À la fin de l’Ancien Régime, les Halles vont être une nouvelle fois bouleversées de fond en comble. L’hôtel de Catherine de Médicis – l’hôtel de Soissons – est démoli et sur son emplacement Le Camus de Mézières construit une nouvelle Halle aux blés, grand bâtiment circulaire que Molinos, dans les années 1780, couvre d’une immense coupole de bois selon une technique nouvelle à Paris. Les halles datant de la Renaissance sont remplacées par des bâtiments neufs. Et surtout on abat les maisons qui entourent le cimetière des Innocents, sur la rue aux Fers48 [Berger], la rue de la Lingerie, la rue Saint-Denis.
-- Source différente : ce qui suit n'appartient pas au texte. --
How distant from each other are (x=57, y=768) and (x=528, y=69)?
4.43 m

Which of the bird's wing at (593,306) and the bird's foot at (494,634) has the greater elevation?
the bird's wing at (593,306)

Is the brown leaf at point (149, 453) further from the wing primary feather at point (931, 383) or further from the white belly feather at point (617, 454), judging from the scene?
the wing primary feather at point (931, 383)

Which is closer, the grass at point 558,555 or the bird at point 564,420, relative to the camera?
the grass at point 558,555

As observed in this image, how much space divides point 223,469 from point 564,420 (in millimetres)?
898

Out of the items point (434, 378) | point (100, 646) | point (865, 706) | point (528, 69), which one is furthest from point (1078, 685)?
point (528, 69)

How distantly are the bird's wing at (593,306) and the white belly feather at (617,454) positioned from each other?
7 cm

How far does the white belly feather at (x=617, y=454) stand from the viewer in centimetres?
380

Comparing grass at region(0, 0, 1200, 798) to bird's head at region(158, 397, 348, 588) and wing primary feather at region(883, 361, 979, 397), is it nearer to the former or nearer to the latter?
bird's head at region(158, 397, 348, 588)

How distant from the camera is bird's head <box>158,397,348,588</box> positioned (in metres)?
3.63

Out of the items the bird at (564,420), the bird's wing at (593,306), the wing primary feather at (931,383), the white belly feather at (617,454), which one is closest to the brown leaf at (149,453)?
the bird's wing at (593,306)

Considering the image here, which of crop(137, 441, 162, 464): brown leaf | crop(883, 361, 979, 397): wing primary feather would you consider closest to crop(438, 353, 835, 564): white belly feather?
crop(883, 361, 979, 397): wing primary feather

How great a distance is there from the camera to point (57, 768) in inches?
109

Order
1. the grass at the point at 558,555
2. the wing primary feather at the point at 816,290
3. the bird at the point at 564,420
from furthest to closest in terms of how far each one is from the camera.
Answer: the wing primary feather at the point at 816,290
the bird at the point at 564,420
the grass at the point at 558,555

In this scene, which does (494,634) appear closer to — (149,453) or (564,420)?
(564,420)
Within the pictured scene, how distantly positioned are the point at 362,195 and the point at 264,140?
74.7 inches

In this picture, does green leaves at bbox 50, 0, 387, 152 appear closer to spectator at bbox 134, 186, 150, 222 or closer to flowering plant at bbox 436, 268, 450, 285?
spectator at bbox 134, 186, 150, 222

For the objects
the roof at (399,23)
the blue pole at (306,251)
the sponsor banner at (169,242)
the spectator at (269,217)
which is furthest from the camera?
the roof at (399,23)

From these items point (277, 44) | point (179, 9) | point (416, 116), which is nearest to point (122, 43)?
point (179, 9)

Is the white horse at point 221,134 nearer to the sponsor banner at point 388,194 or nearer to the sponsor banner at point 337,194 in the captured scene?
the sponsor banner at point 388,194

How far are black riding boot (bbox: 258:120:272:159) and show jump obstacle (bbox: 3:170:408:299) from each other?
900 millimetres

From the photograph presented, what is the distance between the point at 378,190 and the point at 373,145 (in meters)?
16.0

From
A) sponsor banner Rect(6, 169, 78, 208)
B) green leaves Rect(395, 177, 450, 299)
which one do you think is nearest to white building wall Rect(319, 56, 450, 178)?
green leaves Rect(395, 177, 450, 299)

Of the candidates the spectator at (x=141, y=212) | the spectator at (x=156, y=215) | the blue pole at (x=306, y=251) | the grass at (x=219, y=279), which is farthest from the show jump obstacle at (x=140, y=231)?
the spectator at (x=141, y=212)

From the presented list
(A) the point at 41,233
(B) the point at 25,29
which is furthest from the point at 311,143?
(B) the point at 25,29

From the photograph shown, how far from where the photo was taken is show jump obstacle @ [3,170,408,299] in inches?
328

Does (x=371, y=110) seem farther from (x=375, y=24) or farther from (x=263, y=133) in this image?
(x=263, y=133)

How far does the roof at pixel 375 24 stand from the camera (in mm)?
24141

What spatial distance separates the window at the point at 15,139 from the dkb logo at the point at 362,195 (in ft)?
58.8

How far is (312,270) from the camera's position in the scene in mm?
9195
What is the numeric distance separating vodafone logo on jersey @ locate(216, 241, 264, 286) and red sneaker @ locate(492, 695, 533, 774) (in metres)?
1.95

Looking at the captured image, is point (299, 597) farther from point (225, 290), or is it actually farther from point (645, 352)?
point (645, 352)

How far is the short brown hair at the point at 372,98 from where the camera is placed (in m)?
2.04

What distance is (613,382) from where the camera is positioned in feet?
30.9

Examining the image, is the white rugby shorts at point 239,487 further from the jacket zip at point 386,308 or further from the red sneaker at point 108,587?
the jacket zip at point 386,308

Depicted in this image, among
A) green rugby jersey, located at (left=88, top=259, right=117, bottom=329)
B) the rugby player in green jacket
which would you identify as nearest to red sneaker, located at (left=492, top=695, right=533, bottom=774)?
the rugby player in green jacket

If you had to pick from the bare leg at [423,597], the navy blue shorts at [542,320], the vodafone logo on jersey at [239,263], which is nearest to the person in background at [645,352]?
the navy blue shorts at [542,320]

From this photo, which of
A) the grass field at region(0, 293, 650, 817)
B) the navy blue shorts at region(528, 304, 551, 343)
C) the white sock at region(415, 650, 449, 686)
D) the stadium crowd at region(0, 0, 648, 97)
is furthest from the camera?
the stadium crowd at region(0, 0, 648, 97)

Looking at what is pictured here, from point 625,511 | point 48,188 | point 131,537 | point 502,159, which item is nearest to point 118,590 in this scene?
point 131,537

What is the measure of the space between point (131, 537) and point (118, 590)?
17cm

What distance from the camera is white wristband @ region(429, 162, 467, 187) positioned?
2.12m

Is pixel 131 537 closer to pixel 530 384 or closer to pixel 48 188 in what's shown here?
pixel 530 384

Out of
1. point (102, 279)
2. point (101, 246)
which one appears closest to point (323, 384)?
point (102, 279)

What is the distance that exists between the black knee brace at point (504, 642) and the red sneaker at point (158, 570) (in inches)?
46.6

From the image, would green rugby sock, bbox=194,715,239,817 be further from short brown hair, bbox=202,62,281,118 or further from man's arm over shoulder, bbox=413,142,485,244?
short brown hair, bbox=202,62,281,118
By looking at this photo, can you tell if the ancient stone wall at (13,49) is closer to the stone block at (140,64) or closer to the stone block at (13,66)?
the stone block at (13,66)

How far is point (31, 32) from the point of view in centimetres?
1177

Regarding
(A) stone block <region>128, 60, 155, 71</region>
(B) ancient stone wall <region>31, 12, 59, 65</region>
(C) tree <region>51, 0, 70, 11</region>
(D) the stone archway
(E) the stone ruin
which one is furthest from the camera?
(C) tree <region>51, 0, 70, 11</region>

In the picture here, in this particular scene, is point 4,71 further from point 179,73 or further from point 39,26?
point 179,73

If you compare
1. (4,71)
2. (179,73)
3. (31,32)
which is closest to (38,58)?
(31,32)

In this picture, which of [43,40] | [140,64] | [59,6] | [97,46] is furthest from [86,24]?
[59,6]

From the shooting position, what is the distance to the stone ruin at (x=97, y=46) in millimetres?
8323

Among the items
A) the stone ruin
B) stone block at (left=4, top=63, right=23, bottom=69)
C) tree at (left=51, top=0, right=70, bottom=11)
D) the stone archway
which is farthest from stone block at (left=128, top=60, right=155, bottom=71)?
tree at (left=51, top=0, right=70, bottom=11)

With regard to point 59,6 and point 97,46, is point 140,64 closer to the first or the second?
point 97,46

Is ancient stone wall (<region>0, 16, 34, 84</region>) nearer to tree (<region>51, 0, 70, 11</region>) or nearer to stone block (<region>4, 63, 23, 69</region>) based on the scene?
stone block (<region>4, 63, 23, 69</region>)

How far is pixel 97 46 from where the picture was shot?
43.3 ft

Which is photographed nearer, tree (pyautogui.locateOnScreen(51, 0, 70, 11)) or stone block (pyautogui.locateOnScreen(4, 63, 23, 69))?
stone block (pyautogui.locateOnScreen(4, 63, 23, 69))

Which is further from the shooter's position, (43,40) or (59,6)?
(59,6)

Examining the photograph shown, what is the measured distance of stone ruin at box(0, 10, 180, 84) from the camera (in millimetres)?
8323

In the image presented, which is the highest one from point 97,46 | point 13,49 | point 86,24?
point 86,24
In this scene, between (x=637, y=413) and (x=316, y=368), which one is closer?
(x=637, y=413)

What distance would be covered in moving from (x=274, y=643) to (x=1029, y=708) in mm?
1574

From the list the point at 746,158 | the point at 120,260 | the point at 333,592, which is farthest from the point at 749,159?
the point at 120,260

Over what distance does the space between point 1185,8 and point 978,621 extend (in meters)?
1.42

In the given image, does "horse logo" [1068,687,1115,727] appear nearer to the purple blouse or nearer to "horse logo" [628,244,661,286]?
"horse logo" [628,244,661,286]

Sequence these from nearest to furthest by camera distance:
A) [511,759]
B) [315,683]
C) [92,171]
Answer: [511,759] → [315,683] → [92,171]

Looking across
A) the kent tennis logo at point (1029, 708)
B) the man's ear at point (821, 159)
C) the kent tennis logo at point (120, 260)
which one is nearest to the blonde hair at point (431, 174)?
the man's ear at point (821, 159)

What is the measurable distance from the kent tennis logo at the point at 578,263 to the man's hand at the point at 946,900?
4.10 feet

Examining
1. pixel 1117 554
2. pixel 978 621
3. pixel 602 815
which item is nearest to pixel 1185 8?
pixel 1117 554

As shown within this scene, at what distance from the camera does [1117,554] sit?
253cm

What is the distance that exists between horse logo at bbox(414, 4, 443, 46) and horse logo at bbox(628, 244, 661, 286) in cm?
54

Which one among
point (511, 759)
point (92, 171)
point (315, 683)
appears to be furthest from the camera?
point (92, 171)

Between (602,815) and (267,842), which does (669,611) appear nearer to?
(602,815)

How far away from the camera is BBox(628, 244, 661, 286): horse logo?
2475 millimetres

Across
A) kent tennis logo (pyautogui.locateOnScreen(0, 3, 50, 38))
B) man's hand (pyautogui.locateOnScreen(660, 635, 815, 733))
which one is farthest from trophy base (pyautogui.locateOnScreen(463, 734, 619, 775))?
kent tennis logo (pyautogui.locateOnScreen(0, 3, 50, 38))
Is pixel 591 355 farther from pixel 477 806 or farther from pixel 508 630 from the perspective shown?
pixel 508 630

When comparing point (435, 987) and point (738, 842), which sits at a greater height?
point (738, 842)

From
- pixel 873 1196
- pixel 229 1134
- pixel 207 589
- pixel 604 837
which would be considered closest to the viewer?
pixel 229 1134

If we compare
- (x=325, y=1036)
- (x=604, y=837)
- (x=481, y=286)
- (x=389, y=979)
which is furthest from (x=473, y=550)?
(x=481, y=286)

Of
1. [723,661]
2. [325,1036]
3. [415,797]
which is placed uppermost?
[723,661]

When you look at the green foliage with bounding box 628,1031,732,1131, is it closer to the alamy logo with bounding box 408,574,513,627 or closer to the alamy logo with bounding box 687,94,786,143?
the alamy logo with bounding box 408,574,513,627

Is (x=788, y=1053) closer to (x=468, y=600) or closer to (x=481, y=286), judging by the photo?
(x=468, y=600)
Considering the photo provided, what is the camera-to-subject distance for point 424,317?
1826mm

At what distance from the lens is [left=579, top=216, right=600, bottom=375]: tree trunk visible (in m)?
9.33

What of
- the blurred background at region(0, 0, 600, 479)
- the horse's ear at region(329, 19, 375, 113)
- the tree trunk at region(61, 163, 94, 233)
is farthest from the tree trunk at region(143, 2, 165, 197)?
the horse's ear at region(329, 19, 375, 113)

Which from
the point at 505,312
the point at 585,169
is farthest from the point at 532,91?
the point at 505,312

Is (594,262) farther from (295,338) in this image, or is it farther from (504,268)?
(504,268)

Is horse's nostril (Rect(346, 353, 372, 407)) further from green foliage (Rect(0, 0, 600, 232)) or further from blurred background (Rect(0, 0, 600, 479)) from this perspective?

Les destructions emportent l’église des Innocents mais épargnent la fontaine qui lui était adossée. C’était un monument très admiré : « Le cavalier Laurent Bernin, un des plus renommés architectes de ces derniers siècles, d’ailleurs fort avare de louanges et qui affectait de ne rien estimer de tout ce qu’il voyait de beau en cette ville, ne put s’empêcher de se récrier en examinant cet incomparable ouvrage, et déclara qu’il n’avait rien remarqué de pareil en France49. » La fontaine des Innocents reçoit alors une quatrième arcade qui complète celles que Jean Goujon avait sculptées, ce qui permet de la placer non plus contre un mur mais au centre du nouveau marché des Innocents. Le cimetière, en effet, a été fermé. Dans une veine écologique, Mercier écrit que « l’infection, dans cette étroite enceinte, attaquait la vie et la santé des habitants. Les connaissances nouvellement acquises sur la nature de l’air (Lavoisier !) avaient mis dans un jour évident le danger de ce méphitisme…. Le danger était imminent ; le bouillon, le lait, se gâtaient en peu d’heures dans les maisons voisines du cimetière : le vin s’aigrissait lorsqu’il était en vidange ; et les miasmes cadavéreux menaçaient d’empoisonner l’atmosphère ». Les ossements sont alors emportés vers les carrières du sud de Paris, qui deviennent les Catacombes. « Qu’on se représente des flambeaux allumés, cette fosse immense, ouverte pour la première fois, ces différents lits de cadavres, tout à coup remués, ces débris d’ossements, ces feux épars que nourrissent des planches de cercueil, les ombres mouvantes de ces croix funéraires, cette redoutable enceinte subitement éclairée dans le silence de la nuit !50 »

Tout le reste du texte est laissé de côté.